## [Exercise objective]
Count the lines in the material below that contain the word "Return", treating uppercase and lowercase letters as different, and reply with the number alone.

## [Extracted information]
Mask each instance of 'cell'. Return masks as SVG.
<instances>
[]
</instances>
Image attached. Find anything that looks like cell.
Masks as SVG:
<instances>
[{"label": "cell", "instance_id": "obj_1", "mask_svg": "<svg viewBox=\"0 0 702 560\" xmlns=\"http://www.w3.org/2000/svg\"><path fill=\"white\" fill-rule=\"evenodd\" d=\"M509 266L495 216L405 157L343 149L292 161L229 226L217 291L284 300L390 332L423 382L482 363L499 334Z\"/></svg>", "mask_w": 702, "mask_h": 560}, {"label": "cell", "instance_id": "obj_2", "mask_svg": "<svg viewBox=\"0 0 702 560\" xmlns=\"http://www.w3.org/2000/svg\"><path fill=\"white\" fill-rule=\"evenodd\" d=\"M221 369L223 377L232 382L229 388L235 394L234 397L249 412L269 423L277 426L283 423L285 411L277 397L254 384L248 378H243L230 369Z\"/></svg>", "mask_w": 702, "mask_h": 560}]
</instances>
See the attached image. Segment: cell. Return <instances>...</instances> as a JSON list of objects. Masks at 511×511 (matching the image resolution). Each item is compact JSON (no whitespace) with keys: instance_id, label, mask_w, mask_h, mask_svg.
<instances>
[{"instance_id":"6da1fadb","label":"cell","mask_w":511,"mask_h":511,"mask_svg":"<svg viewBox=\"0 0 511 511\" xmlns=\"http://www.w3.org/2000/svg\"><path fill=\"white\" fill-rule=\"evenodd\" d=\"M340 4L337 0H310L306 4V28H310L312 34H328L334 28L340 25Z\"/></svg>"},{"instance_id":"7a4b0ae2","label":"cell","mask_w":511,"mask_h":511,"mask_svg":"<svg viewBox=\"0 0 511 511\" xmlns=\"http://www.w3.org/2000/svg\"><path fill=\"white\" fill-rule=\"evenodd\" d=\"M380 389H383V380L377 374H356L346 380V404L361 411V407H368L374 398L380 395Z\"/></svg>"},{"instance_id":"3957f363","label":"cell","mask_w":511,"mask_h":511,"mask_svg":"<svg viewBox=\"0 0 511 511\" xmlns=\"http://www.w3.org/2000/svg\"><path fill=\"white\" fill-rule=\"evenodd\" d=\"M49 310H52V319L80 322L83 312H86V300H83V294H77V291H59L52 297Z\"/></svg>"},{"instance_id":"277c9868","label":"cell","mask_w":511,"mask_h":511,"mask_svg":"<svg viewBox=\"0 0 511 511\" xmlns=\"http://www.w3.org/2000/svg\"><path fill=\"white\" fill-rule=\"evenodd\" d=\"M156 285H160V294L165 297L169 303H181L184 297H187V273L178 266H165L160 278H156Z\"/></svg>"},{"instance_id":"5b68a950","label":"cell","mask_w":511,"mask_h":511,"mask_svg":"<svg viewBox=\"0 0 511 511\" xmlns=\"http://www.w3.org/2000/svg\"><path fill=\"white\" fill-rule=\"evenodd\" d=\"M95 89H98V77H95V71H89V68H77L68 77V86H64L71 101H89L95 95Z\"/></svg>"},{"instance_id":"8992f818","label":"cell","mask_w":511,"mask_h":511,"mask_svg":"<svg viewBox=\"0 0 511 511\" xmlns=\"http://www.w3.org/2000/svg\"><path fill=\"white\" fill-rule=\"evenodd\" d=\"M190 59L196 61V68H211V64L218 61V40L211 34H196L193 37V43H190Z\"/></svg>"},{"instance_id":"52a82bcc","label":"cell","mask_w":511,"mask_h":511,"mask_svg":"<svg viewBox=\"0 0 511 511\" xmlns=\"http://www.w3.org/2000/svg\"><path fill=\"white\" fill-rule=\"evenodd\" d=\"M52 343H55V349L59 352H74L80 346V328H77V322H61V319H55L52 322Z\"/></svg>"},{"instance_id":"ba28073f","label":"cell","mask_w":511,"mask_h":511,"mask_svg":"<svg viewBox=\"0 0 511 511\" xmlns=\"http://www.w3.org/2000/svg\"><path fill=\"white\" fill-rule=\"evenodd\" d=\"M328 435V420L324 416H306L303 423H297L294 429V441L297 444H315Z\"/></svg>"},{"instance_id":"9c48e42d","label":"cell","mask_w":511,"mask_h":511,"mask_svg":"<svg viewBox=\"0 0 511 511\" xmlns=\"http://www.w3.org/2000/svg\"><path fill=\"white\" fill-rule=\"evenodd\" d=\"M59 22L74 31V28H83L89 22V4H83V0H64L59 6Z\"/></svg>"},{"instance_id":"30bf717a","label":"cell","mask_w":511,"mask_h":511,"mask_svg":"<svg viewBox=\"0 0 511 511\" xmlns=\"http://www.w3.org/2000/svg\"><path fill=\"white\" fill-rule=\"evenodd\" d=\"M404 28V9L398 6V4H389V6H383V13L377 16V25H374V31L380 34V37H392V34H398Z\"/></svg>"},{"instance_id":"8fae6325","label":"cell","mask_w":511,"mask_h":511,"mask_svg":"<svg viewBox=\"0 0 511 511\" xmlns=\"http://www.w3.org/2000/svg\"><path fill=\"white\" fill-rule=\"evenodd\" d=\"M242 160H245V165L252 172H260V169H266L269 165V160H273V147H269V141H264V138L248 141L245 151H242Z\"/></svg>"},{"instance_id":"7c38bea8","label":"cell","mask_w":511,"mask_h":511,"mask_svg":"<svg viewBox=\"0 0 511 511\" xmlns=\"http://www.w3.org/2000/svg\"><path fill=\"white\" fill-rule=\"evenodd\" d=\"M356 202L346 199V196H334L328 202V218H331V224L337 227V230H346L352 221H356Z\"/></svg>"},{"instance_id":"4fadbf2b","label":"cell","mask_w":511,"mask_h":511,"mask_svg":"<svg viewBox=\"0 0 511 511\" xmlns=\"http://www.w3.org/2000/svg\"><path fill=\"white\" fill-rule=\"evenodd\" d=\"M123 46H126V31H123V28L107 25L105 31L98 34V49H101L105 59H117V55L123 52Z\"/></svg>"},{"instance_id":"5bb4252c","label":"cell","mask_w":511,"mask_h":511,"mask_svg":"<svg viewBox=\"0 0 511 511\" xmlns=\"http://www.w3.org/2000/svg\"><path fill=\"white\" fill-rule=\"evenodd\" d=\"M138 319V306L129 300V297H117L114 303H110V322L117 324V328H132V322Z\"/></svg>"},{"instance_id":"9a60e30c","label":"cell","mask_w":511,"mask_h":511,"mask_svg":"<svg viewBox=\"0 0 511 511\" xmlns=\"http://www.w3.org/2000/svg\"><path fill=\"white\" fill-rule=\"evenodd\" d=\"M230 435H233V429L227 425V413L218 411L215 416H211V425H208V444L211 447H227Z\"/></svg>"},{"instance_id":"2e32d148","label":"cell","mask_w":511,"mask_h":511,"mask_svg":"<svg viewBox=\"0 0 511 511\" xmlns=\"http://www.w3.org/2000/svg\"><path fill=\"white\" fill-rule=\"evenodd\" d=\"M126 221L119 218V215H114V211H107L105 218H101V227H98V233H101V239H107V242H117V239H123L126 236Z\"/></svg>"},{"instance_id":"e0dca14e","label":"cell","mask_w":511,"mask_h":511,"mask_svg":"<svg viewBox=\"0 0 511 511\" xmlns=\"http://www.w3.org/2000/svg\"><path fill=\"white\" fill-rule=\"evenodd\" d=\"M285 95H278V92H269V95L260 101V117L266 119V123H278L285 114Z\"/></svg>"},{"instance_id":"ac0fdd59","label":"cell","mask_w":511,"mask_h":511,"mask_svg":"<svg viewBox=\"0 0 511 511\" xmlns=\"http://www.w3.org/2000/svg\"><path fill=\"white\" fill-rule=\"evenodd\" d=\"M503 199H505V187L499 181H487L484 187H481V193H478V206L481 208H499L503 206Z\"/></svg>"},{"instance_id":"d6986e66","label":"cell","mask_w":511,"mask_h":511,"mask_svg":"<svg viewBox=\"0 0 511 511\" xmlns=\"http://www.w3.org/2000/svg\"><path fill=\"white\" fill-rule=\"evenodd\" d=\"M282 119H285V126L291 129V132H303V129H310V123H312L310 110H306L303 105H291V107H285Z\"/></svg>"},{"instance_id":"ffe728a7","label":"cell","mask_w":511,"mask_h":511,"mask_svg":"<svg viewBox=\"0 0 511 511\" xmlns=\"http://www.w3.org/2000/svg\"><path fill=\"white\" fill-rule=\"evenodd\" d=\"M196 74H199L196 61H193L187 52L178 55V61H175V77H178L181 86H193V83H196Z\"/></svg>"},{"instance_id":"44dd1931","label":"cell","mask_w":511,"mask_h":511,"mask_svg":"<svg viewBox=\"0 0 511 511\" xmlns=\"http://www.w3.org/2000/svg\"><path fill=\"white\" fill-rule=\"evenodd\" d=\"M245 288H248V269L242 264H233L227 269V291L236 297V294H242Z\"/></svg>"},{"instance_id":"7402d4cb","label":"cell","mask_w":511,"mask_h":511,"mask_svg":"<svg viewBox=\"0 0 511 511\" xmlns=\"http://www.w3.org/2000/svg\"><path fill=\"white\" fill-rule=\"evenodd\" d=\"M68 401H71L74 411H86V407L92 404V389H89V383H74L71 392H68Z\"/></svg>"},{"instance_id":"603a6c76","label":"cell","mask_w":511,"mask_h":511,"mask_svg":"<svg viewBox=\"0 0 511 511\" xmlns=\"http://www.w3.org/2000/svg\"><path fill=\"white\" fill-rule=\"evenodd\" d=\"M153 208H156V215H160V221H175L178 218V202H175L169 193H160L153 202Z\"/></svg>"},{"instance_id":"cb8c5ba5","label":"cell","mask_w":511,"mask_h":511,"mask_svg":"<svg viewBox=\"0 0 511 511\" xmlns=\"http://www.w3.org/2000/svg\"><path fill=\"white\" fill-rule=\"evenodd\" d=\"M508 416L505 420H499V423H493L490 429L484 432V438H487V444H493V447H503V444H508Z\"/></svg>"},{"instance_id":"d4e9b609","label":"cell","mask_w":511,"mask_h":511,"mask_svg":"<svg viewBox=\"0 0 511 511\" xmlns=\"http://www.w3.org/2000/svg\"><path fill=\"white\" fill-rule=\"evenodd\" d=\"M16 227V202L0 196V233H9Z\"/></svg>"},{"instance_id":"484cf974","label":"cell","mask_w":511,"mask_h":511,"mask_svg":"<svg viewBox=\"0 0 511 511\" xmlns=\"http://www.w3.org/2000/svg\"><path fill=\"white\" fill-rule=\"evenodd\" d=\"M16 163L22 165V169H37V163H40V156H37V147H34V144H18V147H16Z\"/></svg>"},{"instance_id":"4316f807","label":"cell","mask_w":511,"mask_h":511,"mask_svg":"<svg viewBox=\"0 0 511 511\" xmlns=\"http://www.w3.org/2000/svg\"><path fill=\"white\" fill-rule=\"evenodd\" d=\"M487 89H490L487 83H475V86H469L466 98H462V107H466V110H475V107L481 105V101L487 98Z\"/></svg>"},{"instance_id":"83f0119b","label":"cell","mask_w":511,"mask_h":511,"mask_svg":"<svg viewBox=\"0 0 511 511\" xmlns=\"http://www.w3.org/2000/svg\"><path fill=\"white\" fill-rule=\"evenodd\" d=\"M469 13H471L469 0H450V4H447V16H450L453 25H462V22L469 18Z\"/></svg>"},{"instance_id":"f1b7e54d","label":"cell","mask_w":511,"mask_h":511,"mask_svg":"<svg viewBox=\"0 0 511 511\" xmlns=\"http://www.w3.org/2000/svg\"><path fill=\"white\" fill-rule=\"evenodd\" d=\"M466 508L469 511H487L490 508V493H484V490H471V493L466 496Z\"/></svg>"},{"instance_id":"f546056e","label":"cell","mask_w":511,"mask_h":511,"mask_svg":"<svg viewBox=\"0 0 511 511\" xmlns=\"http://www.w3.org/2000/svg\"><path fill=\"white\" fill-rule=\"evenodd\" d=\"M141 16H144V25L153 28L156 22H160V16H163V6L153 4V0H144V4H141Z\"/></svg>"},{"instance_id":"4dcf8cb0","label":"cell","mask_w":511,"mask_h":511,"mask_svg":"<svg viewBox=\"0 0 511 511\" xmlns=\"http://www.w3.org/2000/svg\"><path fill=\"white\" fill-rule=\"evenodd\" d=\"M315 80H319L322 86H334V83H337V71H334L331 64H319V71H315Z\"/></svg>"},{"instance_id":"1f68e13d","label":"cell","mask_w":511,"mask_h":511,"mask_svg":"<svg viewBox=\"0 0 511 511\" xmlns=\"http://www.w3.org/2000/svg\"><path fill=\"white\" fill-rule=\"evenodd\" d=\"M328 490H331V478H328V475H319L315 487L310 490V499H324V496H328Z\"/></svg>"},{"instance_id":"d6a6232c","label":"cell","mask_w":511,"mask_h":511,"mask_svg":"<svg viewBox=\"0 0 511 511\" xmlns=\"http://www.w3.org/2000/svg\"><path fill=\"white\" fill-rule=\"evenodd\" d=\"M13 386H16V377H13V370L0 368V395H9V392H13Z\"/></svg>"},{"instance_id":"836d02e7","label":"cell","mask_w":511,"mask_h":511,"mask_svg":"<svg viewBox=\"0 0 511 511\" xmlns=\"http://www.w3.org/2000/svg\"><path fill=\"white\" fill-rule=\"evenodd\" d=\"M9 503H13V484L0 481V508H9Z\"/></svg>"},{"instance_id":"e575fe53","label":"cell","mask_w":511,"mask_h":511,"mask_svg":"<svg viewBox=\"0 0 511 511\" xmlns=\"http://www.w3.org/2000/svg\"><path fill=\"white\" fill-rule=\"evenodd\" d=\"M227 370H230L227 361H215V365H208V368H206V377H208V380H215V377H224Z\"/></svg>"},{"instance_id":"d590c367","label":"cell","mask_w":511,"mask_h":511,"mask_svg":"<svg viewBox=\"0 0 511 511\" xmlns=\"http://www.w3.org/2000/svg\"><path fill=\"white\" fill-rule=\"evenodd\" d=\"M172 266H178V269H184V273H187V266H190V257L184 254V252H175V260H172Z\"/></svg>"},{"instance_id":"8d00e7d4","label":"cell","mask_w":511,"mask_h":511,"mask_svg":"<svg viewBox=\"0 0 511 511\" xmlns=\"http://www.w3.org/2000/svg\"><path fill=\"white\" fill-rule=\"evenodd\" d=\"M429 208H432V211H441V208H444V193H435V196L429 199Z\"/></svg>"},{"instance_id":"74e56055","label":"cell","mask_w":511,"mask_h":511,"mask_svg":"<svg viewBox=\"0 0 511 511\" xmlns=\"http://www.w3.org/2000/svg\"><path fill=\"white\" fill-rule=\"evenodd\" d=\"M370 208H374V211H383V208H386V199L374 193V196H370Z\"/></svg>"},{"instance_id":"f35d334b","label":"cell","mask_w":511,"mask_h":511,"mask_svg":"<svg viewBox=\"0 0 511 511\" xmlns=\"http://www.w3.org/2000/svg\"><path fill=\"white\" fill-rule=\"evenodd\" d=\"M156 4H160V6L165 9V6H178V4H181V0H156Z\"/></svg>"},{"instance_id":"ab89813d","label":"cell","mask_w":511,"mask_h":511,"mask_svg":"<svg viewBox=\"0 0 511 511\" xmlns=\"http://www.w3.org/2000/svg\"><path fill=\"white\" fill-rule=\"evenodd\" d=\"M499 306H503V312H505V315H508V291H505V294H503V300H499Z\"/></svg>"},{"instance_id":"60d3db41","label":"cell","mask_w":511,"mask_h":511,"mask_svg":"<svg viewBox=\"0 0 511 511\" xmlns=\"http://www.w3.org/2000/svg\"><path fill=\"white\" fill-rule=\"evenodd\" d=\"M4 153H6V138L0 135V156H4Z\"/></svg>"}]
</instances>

## [Task output]
2